Aim of the exercise:
When you reach the entries, transcribe each one exactly.

Stored data:
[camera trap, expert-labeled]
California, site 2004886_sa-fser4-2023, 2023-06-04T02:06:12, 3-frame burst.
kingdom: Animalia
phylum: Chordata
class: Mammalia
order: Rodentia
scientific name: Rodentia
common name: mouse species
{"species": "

Solution to the problem:
[camera trap, expert-labeled]
California, site 2004886_sa-fser4-2023, 2023-06-04T02:06:12, 3-frame burst.
kingdom: Animalia
phylum: Chordata
class: Mammalia
order: Rodentia
scientific name: Rodentia
common name: mouse species
{"species": "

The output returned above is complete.